Il film rappresenta uno dei primi lavori sofisticati e già stilisticamente consapevoli di Antonioni, che qui dirige il suo sguardo critico verso il mondo dello spettacolo e le sue ambiguità morali. Protagonista è Lucia Bosè nel ruolo di Clara, una giovane commessa che viene improvvisamente catapultata nel mondo della celebrità cinematografica. A guidare la sua ascesa è un impresario interpretato da Andrea Checchi, che la trasforma in attrice e, successivamente, in moglie, secondo un disegno in cui vita privata e carriera si confondono fino a diventare indistinguibili.
Clara si ritrova così intrappolata in un sistema di potere che riduce la sua identità a un ruolo imposto, dove l’ambizione professionale dell’impresario si intreccia con un controllo sempre più invasivo della sua esistenza personale. Il film mette in luce la tensione tra immagine pubblica e desiderio individuale, tema centrale nella riflessione antonioniana.

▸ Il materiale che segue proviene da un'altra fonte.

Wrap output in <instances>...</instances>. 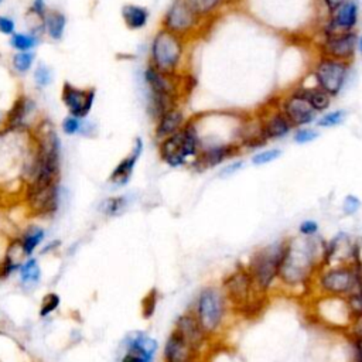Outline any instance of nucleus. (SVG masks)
Instances as JSON below:
<instances>
[{"instance_id":"1","label":"nucleus","mask_w":362,"mask_h":362,"mask_svg":"<svg viewBox=\"0 0 362 362\" xmlns=\"http://www.w3.org/2000/svg\"><path fill=\"white\" fill-rule=\"evenodd\" d=\"M325 241L320 236L288 238L279 272V286L286 293L306 295L313 291Z\"/></svg>"},{"instance_id":"2","label":"nucleus","mask_w":362,"mask_h":362,"mask_svg":"<svg viewBox=\"0 0 362 362\" xmlns=\"http://www.w3.org/2000/svg\"><path fill=\"white\" fill-rule=\"evenodd\" d=\"M223 292L231 306L234 314L245 318H257L265 311L269 304V296L258 291L246 266L239 265L228 273L223 283Z\"/></svg>"},{"instance_id":"3","label":"nucleus","mask_w":362,"mask_h":362,"mask_svg":"<svg viewBox=\"0 0 362 362\" xmlns=\"http://www.w3.org/2000/svg\"><path fill=\"white\" fill-rule=\"evenodd\" d=\"M287 239L270 243L252 253L245 265L258 291L270 295L279 286V272L284 258Z\"/></svg>"},{"instance_id":"4","label":"nucleus","mask_w":362,"mask_h":362,"mask_svg":"<svg viewBox=\"0 0 362 362\" xmlns=\"http://www.w3.org/2000/svg\"><path fill=\"white\" fill-rule=\"evenodd\" d=\"M201 150V141L193 119L177 133L159 141V155L170 167H181L197 159Z\"/></svg>"},{"instance_id":"5","label":"nucleus","mask_w":362,"mask_h":362,"mask_svg":"<svg viewBox=\"0 0 362 362\" xmlns=\"http://www.w3.org/2000/svg\"><path fill=\"white\" fill-rule=\"evenodd\" d=\"M184 57L186 40L162 27L152 40L149 65L164 74H181Z\"/></svg>"},{"instance_id":"6","label":"nucleus","mask_w":362,"mask_h":362,"mask_svg":"<svg viewBox=\"0 0 362 362\" xmlns=\"http://www.w3.org/2000/svg\"><path fill=\"white\" fill-rule=\"evenodd\" d=\"M230 311L232 310L223 288L208 286L198 295L194 314L205 333L212 337L224 329Z\"/></svg>"},{"instance_id":"7","label":"nucleus","mask_w":362,"mask_h":362,"mask_svg":"<svg viewBox=\"0 0 362 362\" xmlns=\"http://www.w3.org/2000/svg\"><path fill=\"white\" fill-rule=\"evenodd\" d=\"M358 264H340L321 268L317 273L313 284V291L318 296H331L347 299L356 286L358 277Z\"/></svg>"},{"instance_id":"8","label":"nucleus","mask_w":362,"mask_h":362,"mask_svg":"<svg viewBox=\"0 0 362 362\" xmlns=\"http://www.w3.org/2000/svg\"><path fill=\"white\" fill-rule=\"evenodd\" d=\"M204 23L205 19L198 16L186 3V0H173V3L169 6L162 20L163 28L171 31L175 35H180L184 40L196 35Z\"/></svg>"},{"instance_id":"9","label":"nucleus","mask_w":362,"mask_h":362,"mask_svg":"<svg viewBox=\"0 0 362 362\" xmlns=\"http://www.w3.org/2000/svg\"><path fill=\"white\" fill-rule=\"evenodd\" d=\"M313 77L318 88L334 98L340 95L350 78V64L320 57L318 62L314 67Z\"/></svg>"},{"instance_id":"10","label":"nucleus","mask_w":362,"mask_h":362,"mask_svg":"<svg viewBox=\"0 0 362 362\" xmlns=\"http://www.w3.org/2000/svg\"><path fill=\"white\" fill-rule=\"evenodd\" d=\"M316 317L324 321L330 327L348 331L354 321L348 303L343 298L318 296L316 300Z\"/></svg>"},{"instance_id":"11","label":"nucleus","mask_w":362,"mask_h":362,"mask_svg":"<svg viewBox=\"0 0 362 362\" xmlns=\"http://www.w3.org/2000/svg\"><path fill=\"white\" fill-rule=\"evenodd\" d=\"M358 35L355 31L324 34V39L320 43L321 57L331 58L337 61L351 62L355 57L358 49Z\"/></svg>"},{"instance_id":"12","label":"nucleus","mask_w":362,"mask_h":362,"mask_svg":"<svg viewBox=\"0 0 362 362\" xmlns=\"http://www.w3.org/2000/svg\"><path fill=\"white\" fill-rule=\"evenodd\" d=\"M95 96V88H78L69 83H64L61 89V101L67 107L68 115L81 119H87L89 117Z\"/></svg>"},{"instance_id":"13","label":"nucleus","mask_w":362,"mask_h":362,"mask_svg":"<svg viewBox=\"0 0 362 362\" xmlns=\"http://www.w3.org/2000/svg\"><path fill=\"white\" fill-rule=\"evenodd\" d=\"M277 106L293 128H306L317 119L313 106L296 91L283 96Z\"/></svg>"},{"instance_id":"14","label":"nucleus","mask_w":362,"mask_h":362,"mask_svg":"<svg viewBox=\"0 0 362 362\" xmlns=\"http://www.w3.org/2000/svg\"><path fill=\"white\" fill-rule=\"evenodd\" d=\"M60 183L37 190H24V200L27 208L30 214L34 216L54 215L60 207Z\"/></svg>"},{"instance_id":"15","label":"nucleus","mask_w":362,"mask_h":362,"mask_svg":"<svg viewBox=\"0 0 362 362\" xmlns=\"http://www.w3.org/2000/svg\"><path fill=\"white\" fill-rule=\"evenodd\" d=\"M174 331L189 345H191L194 350L200 352L202 351L204 345L209 340V336L202 329V325L200 324L194 311H187L184 314H181L175 321Z\"/></svg>"},{"instance_id":"16","label":"nucleus","mask_w":362,"mask_h":362,"mask_svg":"<svg viewBox=\"0 0 362 362\" xmlns=\"http://www.w3.org/2000/svg\"><path fill=\"white\" fill-rule=\"evenodd\" d=\"M241 146L238 143H220V144H211V146L202 148L200 150V155L194 160V166L198 170H207L216 167L218 164L227 162L228 159H232L239 155Z\"/></svg>"},{"instance_id":"17","label":"nucleus","mask_w":362,"mask_h":362,"mask_svg":"<svg viewBox=\"0 0 362 362\" xmlns=\"http://www.w3.org/2000/svg\"><path fill=\"white\" fill-rule=\"evenodd\" d=\"M359 20V8L355 0H348L347 3L340 6L337 10L330 13L329 23L324 28V34L348 33L354 31Z\"/></svg>"},{"instance_id":"18","label":"nucleus","mask_w":362,"mask_h":362,"mask_svg":"<svg viewBox=\"0 0 362 362\" xmlns=\"http://www.w3.org/2000/svg\"><path fill=\"white\" fill-rule=\"evenodd\" d=\"M143 149H144V144H143L141 137H136L130 153L125 159H122L112 170L111 177H110L111 184H114L115 187H123L129 183L133 175L135 167H136L139 159L141 157Z\"/></svg>"},{"instance_id":"19","label":"nucleus","mask_w":362,"mask_h":362,"mask_svg":"<svg viewBox=\"0 0 362 362\" xmlns=\"http://www.w3.org/2000/svg\"><path fill=\"white\" fill-rule=\"evenodd\" d=\"M262 122L264 133L269 140H279L286 137L292 132L293 126L287 121V118L283 115V112L279 110V106L275 105L269 110L265 111V114L259 118Z\"/></svg>"},{"instance_id":"20","label":"nucleus","mask_w":362,"mask_h":362,"mask_svg":"<svg viewBox=\"0 0 362 362\" xmlns=\"http://www.w3.org/2000/svg\"><path fill=\"white\" fill-rule=\"evenodd\" d=\"M200 351L194 350L181 338L174 330L166 341L163 361L164 362H198Z\"/></svg>"},{"instance_id":"21","label":"nucleus","mask_w":362,"mask_h":362,"mask_svg":"<svg viewBox=\"0 0 362 362\" xmlns=\"http://www.w3.org/2000/svg\"><path fill=\"white\" fill-rule=\"evenodd\" d=\"M34 107H35V105L28 96L20 95L15 101V103L12 105L9 112L5 117L3 130L21 132L26 128V121H27V118L31 117Z\"/></svg>"},{"instance_id":"22","label":"nucleus","mask_w":362,"mask_h":362,"mask_svg":"<svg viewBox=\"0 0 362 362\" xmlns=\"http://www.w3.org/2000/svg\"><path fill=\"white\" fill-rule=\"evenodd\" d=\"M187 123V119L183 114V111L180 107H173L169 112L163 114L157 121H156V129H155V136L156 139L160 141L174 133H177L178 130H181L184 128V125Z\"/></svg>"},{"instance_id":"23","label":"nucleus","mask_w":362,"mask_h":362,"mask_svg":"<svg viewBox=\"0 0 362 362\" xmlns=\"http://www.w3.org/2000/svg\"><path fill=\"white\" fill-rule=\"evenodd\" d=\"M149 10L140 5H125L122 8V20L129 30H141L149 21Z\"/></svg>"},{"instance_id":"24","label":"nucleus","mask_w":362,"mask_h":362,"mask_svg":"<svg viewBox=\"0 0 362 362\" xmlns=\"http://www.w3.org/2000/svg\"><path fill=\"white\" fill-rule=\"evenodd\" d=\"M298 94H300L311 106L317 114H321L324 111H327L331 105V96L318 88L317 85L314 87H302L296 89Z\"/></svg>"},{"instance_id":"25","label":"nucleus","mask_w":362,"mask_h":362,"mask_svg":"<svg viewBox=\"0 0 362 362\" xmlns=\"http://www.w3.org/2000/svg\"><path fill=\"white\" fill-rule=\"evenodd\" d=\"M44 33L54 42H60L64 37L65 27H67V17L62 12L51 9L44 16Z\"/></svg>"},{"instance_id":"26","label":"nucleus","mask_w":362,"mask_h":362,"mask_svg":"<svg viewBox=\"0 0 362 362\" xmlns=\"http://www.w3.org/2000/svg\"><path fill=\"white\" fill-rule=\"evenodd\" d=\"M44 236H46V231L42 227H37V225L28 227L24 231V234L19 238L24 255L31 257L33 252L35 250V248H37L43 242Z\"/></svg>"},{"instance_id":"27","label":"nucleus","mask_w":362,"mask_h":362,"mask_svg":"<svg viewBox=\"0 0 362 362\" xmlns=\"http://www.w3.org/2000/svg\"><path fill=\"white\" fill-rule=\"evenodd\" d=\"M10 47L17 53L33 51L40 43V37L33 33H15L10 40Z\"/></svg>"},{"instance_id":"28","label":"nucleus","mask_w":362,"mask_h":362,"mask_svg":"<svg viewBox=\"0 0 362 362\" xmlns=\"http://www.w3.org/2000/svg\"><path fill=\"white\" fill-rule=\"evenodd\" d=\"M347 333L354 352L352 362H362V316L354 318Z\"/></svg>"},{"instance_id":"29","label":"nucleus","mask_w":362,"mask_h":362,"mask_svg":"<svg viewBox=\"0 0 362 362\" xmlns=\"http://www.w3.org/2000/svg\"><path fill=\"white\" fill-rule=\"evenodd\" d=\"M186 3L202 19L208 20L224 6L223 0H186Z\"/></svg>"},{"instance_id":"30","label":"nucleus","mask_w":362,"mask_h":362,"mask_svg":"<svg viewBox=\"0 0 362 362\" xmlns=\"http://www.w3.org/2000/svg\"><path fill=\"white\" fill-rule=\"evenodd\" d=\"M128 204L129 201L125 196L111 197V198H106L101 204V211L107 216H118L128 208Z\"/></svg>"},{"instance_id":"31","label":"nucleus","mask_w":362,"mask_h":362,"mask_svg":"<svg viewBox=\"0 0 362 362\" xmlns=\"http://www.w3.org/2000/svg\"><path fill=\"white\" fill-rule=\"evenodd\" d=\"M20 279L24 284H35L39 280H40V268H39V264L35 259L30 258L28 261H26L20 270Z\"/></svg>"},{"instance_id":"32","label":"nucleus","mask_w":362,"mask_h":362,"mask_svg":"<svg viewBox=\"0 0 362 362\" xmlns=\"http://www.w3.org/2000/svg\"><path fill=\"white\" fill-rule=\"evenodd\" d=\"M35 60L34 51H26V53H16L12 57V67L19 74H27V72L33 68Z\"/></svg>"},{"instance_id":"33","label":"nucleus","mask_w":362,"mask_h":362,"mask_svg":"<svg viewBox=\"0 0 362 362\" xmlns=\"http://www.w3.org/2000/svg\"><path fill=\"white\" fill-rule=\"evenodd\" d=\"M345 117H347V112L344 110L333 111V112H329V114L322 115L321 118H318L316 121V125H317V128H334V126L341 125L345 121Z\"/></svg>"},{"instance_id":"34","label":"nucleus","mask_w":362,"mask_h":362,"mask_svg":"<svg viewBox=\"0 0 362 362\" xmlns=\"http://www.w3.org/2000/svg\"><path fill=\"white\" fill-rule=\"evenodd\" d=\"M157 302H159L157 291H156V288H152V291H149V293L141 299V316H143V318L149 320V318L153 317V314L156 311Z\"/></svg>"},{"instance_id":"35","label":"nucleus","mask_w":362,"mask_h":362,"mask_svg":"<svg viewBox=\"0 0 362 362\" xmlns=\"http://www.w3.org/2000/svg\"><path fill=\"white\" fill-rule=\"evenodd\" d=\"M33 78H34L35 85H37L39 88H47L50 85V83L53 81V74H51L50 67L40 62L34 69Z\"/></svg>"},{"instance_id":"36","label":"nucleus","mask_w":362,"mask_h":362,"mask_svg":"<svg viewBox=\"0 0 362 362\" xmlns=\"http://www.w3.org/2000/svg\"><path fill=\"white\" fill-rule=\"evenodd\" d=\"M84 123L85 119L72 117V115H67L62 121V132L67 136H76V135H83V129H84Z\"/></svg>"},{"instance_id":"37","label":"nucleus","mask_w":362,"mask_h":362,"mask_svg":"<svg viewBox=\"0 0 362 362\" xmlns=\"http://www.w3.org/2000/svg\"><path fill=\"white\" fill-rule=\"evenodd\" d=\"M282 155H283V152L280 149H277V148L262 150V152L252 156V163L255 164V166H264V164H268V163H272V162L277 160Z\"/></svg>"},{"instance_id":"38","label":"nucleus","mask_w":362,"mask_h":362,"mask_svg":"<svg viewBox=\"0 0 362 362\" xmlns=\"http://www.w3.org/2000/svg\"><path fill=\"white\" fill-rule=\"evenodd\" d=\"M60 306V298L55 293H49L40 306V317H47L54 313Z\"/></svg>"},{"instance_id":"39","label":"nucleus","mask_w":362,"mask_h":362,"mask_svg":"<svg viewBox=\"0 0 362 362\" xmlns=\"http://www.w3.org/2000/svg\"><path fill=\"white\" fill-rule=\"evenodd\" d=\"M317 137H318V132L314 129H310V128H300L295 133V141L298 144L310 143V141L316 140Z\"/></svg>"},{"instance_id":"40","label":"nucleus","mask_w":362,"mask_h":362,"mask_svg":"<svg viewBox=\"0 0 362 362\" xmlns=\"http://www.w3.org/2000/svg\"><path fill=\"white\" fill-rule=\"evenodd\" d=\"M361 208V200L356 196H347L343 201V211L345 215H354L359 211Z\"/></svg>"},{"instance_id":"41","label":"nucleus","mask_w":362,"mask_h":362,"mask_svg":"<svg viewBox=\"0 0 362 362\" xmlns=\"http://www.w3.org/2000/svg\"><path fill=\"white\" fill-rule=\"evenodd\" d=\"M47 12H49V9H47L46 0H33V3H31L30 10H28V13L31 16L43 19V20H44V16H46Z\"/></svg>"},{"instance_id":"42","label":"nucleus","mask_w":362,"mask_h":362,"mask_svg":"<svg viewBox=\"0 0 362 362\" xmlns=\"http://www.w3.org/2000/svg\"><path fill=\"white\" fill-rule=\"evenodd\" d=\"M318 224L313 220H307V221H303L299 227V232H300V236H306V238H310V236H316L318 234Z\"/></svg>"},{"instance_id":"43","label":"nucleus","mask_w":362,"mask_h":362,"mask_svg":"<svg viewBox=\"0 0 362 362\" xmlns=\"http://www.w3.org/2000/svg\"><path fill=\"white\" fill-rule=\"evenodd\" d=\"M0 33L9 35V37H12V35L16 33V23L12 17L0 16Z\"/></svg>"},{"instance_id":"44","label":"nucleus","mask_w":362,"mask_h":362,"mask_svg":"<svg viewBox=\"0 0 362 362\" xmlns=\"http://www.w3.org/2000/svg\"><path fill=\"white\" fill-rule=\"evenodd\" d=\"M121 362H153V358L146 356L135 351H126Z\"/></svg>"},{"instance_id":"45","label":"nucleus","mask_w":362,"mask_h":362,"mask_svg":"<svg viewBox=\"0 0 362 362\" xmlns=\"http://www.w3.org/2000/svg\"><path fill=\"white\" fill-rule=\"evenodd\" d=\"M242 167H243V162H242V160L234 162V163H231V164H227V166L221 170L220 175H221V177H230V175L235 174L236 171H239Z\"/></svg>"},{"instance_id":"46","label":"nucleus","mask_w":362,"mask_h":362,"mask_svg":"<svg viewBox=\"0 0 362 362\" xmlns=\"http://www.w3.org/2000/svg\"><path fill=\"white\" fill-rule=\"evenodd\" d=\"M347 2H348V0H322L324 6L329 9L330 13L334 12V10H337L340 6H343V5L347 3Z\"/></svg>"},{"instance_id":"47","label":"nucleus","mask_w":362,"mask_h":362,"mask_svg":"<svg viewBox=\"0 0 362 362\" xmlns=\"http://www.w3.org/2000/svg\"><path fill=\"white\" fill-rule=\"evenodd\" d=\"M242 2V0H223L224 6H236Z\"/></svg>"},{"instance_id":"48","label":"nucleus","mask_w":362,"mask_h":362,"mask_svg":"<svg viewBox=\"0 0 362 362\" xmlns=\"http://www.w3.org/2000/svg\"><path fill=\"white\" fill-rule=\"evenodd\" d=\"M58 245H60V242H58V241H55V242H53V243L47 245V246L44 248V250H43V253H46V252H49V250H53V249H54V246H58Z\"/></svg>"},{"instance_id":"49","label":"nucleus","mask_w":362,"mask_h":362,"mask_svg":"<svg viewBox=\"0 0 362 362\" xmlns=\"http://www.w3.org/2000/svg\"><path fill=\"white\" fill-rule=\"evenodd\" d=\"M358 49H359V53H361V55H362V35L358 39Z\"/></svg>"},{"instance_id":"50","label":"nucleus","mask_w":362,"mask_h":362,"mask_svg":"<svg viewBox=\"0 0 362 362\" xmlns=\"http://www.w3.org/2000/svg\"><path fill=\"white\" fill-rule=\"evenodd\" d=\"M5 123V118H0V126H3Z\"/></svg>"},{"instance_id":"51","label":"nucleus","mask_w":362,"mask_h":362,"mask_svg":"<svg viewBox=\"0 0 362 362\" xmlns=\"http://www.w3.org/2000/svg\"><path fill=\"white\" fill-rule=\"evenodd\" d=\"M3 2V0H0V3H2Z\"/></svg>"}]
</instances>
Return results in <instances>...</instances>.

Durante il forum saranno proiettate alcune sequenze selezionate del film, che fungeranno da base per una discussione collettiva. Tuttavia, si consiglia vivamente di visionare l’opera nella sua interezza prima dell’incontro, per favorire un confronto più ricco e consapevole.
Il Forum di Cinema Italiano, curato da Mark Nicholls presso CO.AS.IT. dal 2019 al 2026, continua a proporre un dialogo aperto tra spettatori, studiosi e appassionati. L’obiettivo è quello di stimolare la visione e la rilettura critica dei film proposti, incoraggiando la partecipazione attiva del pubblico.
L’edizione 2026 si concentra su tre opere fondamentali ambientate nell’industria cinematografica italiana tra gli anni Cinquanta e i primi anni Sessanta: Bellissima, La signora senza camelie e 8 ½, offrendo uno sguardo articolato sulla creatività e le contraddizioni di quel periodo.